The book's final chapter paints a vivid picture of what, thus far, remains the zenith of the Occupy movement's popularity and cohesion, and of the nonviolent philosophy that drove it. More recently, however, Occupy has been dealt a blow by evictions and by so-called "black bloc" anarchists, whose violent tactics compromise the movement's peaceful strategy.

Sacco says, "To me the Occupy movement demonstrated a flicker of what the people, acting communally, might accomplish. Liberty Square at its best was the first time I saw democracy in operation as I imagine it might have been practiced in Athens in the fifth century B.C. People were participating and seemed to have a sense that they had something to contribute to a public debate. The lesson for me was that democracy is made by the people. It is a dangerous idea for the powers that be."

Hedges says that, despite recent setbacks, "The movement isn't going to go away. All of the issues that pushed people into the encampments are not only there but [are] getting worse. The mortgages and bank repossessions and foreclosures; the student debt, which is pretty big for a lot of people in Zuccotti, over a trillion dollars now; the jobless rate under the age of 24 is massive.
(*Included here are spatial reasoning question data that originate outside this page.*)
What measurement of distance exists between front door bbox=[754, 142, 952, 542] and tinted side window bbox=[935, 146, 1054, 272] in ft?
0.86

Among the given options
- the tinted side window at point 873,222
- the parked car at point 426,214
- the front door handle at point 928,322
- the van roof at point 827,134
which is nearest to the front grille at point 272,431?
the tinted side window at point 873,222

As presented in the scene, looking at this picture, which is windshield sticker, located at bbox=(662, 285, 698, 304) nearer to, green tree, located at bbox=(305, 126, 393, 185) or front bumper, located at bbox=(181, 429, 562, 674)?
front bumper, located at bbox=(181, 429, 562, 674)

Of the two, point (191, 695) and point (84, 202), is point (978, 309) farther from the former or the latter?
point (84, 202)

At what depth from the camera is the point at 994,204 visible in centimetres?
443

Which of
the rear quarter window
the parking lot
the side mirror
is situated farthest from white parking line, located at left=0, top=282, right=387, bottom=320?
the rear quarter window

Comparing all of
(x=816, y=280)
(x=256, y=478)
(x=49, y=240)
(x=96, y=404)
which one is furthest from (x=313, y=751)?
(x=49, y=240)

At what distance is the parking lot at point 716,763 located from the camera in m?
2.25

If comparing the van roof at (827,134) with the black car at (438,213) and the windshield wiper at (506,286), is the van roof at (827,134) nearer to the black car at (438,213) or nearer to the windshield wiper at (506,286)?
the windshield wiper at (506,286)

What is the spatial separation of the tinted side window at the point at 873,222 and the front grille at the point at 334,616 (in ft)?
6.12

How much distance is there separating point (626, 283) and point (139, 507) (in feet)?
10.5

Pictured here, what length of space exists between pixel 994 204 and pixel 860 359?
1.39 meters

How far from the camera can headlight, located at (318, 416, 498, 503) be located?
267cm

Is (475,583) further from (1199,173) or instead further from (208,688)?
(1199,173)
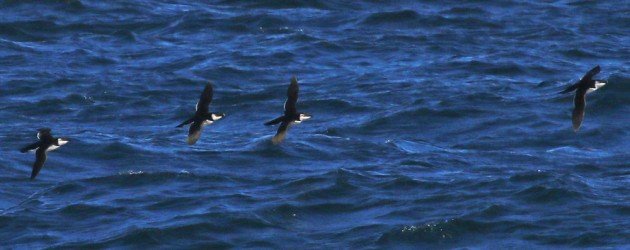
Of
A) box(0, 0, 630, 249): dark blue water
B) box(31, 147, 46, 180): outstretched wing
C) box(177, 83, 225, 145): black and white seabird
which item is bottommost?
box(0, 0, 630, 249): dark blue water

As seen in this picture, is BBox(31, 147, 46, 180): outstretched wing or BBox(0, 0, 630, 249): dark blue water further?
BBox(0, 0, 630, 249): dark blue water

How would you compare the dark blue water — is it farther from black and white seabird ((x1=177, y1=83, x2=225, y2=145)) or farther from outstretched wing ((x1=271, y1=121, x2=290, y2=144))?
black and white seabird ((x1=177, y1=83, x2=225, y2=145))

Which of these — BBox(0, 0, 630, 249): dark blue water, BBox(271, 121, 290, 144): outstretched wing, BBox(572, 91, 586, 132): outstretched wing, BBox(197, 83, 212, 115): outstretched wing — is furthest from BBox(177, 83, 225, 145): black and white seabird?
BBox(572, 91, 586, 132): outstretched wing

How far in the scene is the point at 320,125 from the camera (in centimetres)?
3084

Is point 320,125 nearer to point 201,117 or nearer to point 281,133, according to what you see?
point 281,133

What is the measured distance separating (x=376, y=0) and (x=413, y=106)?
321 inches

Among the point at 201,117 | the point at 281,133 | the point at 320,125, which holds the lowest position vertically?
the point at 320,125

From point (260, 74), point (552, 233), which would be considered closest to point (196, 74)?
point (260, 74)

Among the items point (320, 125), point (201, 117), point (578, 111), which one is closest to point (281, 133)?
point (201, 117)

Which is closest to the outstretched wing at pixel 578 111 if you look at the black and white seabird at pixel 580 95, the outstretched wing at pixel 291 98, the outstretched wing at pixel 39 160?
the black and white seabird at pixel 580 95

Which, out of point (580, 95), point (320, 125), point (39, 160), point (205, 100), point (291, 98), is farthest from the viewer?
point (320, 125)

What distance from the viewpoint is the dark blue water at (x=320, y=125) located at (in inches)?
1023

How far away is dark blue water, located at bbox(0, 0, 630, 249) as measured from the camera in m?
26.0

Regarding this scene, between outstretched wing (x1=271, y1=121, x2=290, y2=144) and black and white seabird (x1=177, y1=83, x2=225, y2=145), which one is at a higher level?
black and white seabird (x1=177, y1=83, x2=225, y2=145)
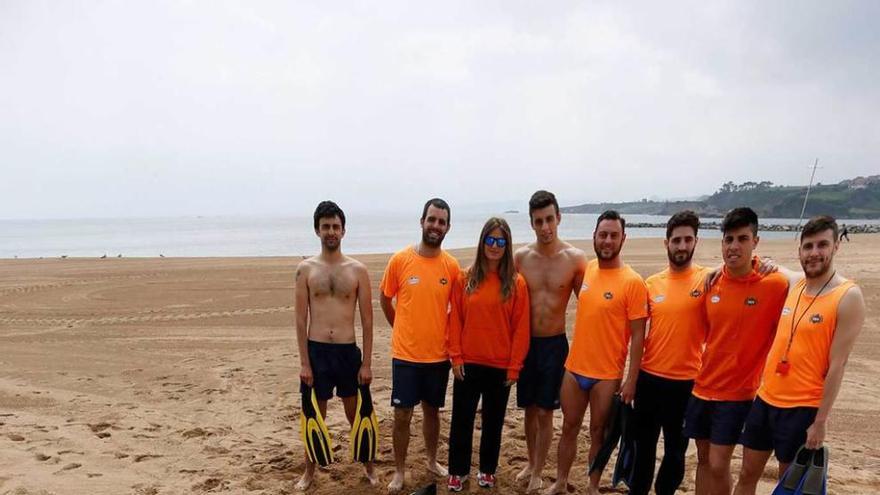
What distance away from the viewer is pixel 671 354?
12.8 ft

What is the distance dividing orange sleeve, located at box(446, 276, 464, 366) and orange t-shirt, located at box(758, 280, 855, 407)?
2196 millimetres

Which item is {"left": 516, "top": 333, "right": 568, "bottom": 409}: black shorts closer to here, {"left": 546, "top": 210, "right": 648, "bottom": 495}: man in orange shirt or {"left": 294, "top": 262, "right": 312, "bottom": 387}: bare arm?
{"left": 546, "top": 210, "right": 648, "bottom": 495}: man in orange shirt

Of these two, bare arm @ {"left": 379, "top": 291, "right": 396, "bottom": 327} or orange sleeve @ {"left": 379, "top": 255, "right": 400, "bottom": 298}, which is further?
bare arm @ {"left": 379, "top": 291, "right": 396, "bottom": 327}

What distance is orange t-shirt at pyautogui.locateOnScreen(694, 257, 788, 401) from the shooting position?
11.7 feet

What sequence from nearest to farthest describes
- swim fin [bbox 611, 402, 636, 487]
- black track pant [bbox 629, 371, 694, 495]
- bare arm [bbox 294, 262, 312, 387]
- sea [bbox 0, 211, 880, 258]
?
black track pant [bbox 629, 371, 694, 495] < swim fin [bbox 611, 402, 636, 487] < bare arm [bbox 294, 262, 312, 387] < sea [bbox 0, 211, 880, 258]

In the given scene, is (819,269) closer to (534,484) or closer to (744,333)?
(744,333)

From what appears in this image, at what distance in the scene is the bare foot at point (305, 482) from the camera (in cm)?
465

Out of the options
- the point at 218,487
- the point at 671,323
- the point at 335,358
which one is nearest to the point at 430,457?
the point at 335,358

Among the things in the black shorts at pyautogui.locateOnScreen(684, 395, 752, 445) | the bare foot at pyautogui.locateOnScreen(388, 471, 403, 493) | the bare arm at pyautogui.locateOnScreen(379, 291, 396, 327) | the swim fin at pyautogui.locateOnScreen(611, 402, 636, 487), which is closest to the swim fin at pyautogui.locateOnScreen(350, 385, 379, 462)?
the bare foot at pyautogui.locateOnScreen(388, 471, 403, 493)

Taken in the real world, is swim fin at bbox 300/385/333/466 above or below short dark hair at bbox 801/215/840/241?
below

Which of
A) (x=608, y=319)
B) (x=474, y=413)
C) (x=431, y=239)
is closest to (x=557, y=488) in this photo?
(x=474, y=413)

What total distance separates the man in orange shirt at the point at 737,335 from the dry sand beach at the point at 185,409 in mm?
1426

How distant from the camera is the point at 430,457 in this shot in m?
4.83

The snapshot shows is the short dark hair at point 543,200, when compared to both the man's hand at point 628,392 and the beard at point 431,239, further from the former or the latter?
the man's hand at point 628,392
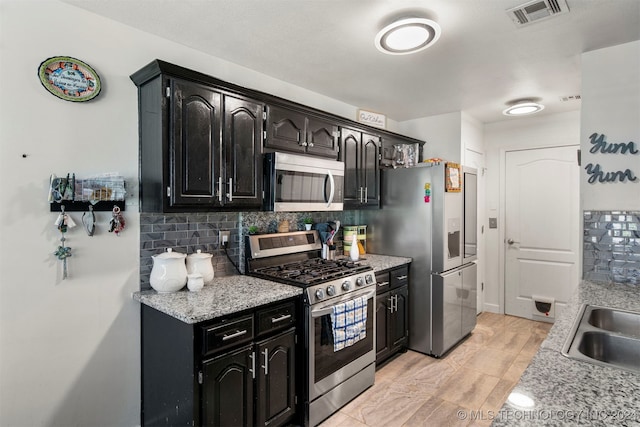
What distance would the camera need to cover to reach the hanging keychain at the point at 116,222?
2.02 m

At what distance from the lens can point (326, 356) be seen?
2332mm

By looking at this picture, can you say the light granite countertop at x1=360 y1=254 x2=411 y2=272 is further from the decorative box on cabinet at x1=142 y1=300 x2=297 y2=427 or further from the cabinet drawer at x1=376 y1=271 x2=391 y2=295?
the decorative box on cabinet at x1=142 y1=300 x2=297 y2=427

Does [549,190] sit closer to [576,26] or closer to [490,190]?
[490,190]

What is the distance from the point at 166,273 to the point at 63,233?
0.57 m

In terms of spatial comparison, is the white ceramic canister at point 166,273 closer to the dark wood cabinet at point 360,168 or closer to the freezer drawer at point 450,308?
the dark wood cabinet at point 360,168

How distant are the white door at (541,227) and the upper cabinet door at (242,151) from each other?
137 inches

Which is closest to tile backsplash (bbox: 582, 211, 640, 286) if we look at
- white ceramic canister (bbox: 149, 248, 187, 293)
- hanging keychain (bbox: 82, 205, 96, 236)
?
white ceramic canister (bbox: 149, 248, 187, 293)

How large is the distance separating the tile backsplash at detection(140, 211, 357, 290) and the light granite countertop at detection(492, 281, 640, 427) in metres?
2.03

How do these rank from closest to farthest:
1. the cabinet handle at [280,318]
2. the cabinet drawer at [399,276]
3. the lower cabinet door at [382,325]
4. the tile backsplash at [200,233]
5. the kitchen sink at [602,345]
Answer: the kitchen sink at [602,345] → the cabinet handle at [280,318] → the tile backsplash at [200,233] → the lower cabinet door at [382,325] → the cabinet drawer at [399,276]

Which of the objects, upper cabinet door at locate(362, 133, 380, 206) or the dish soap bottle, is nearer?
the dish soap bottle

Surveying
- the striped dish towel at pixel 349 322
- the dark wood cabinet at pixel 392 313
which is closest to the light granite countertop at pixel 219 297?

As that continues, it builds greater levels of frustration and even rage. One of the reasons I invested so heavily, personally, in Occupy is because I understand what violence is, and I hate it and I fear it. Occupy is a nonviolent movement. And the response of the state to try to shut it down, to my mind, is deeply misguided. Because if they thwart nonviolent, peaceful protest, then eventually they'll get Greece."

Casey Burchby is a freelance writer in San Francisco who writes regularly on comics for PW Comics World.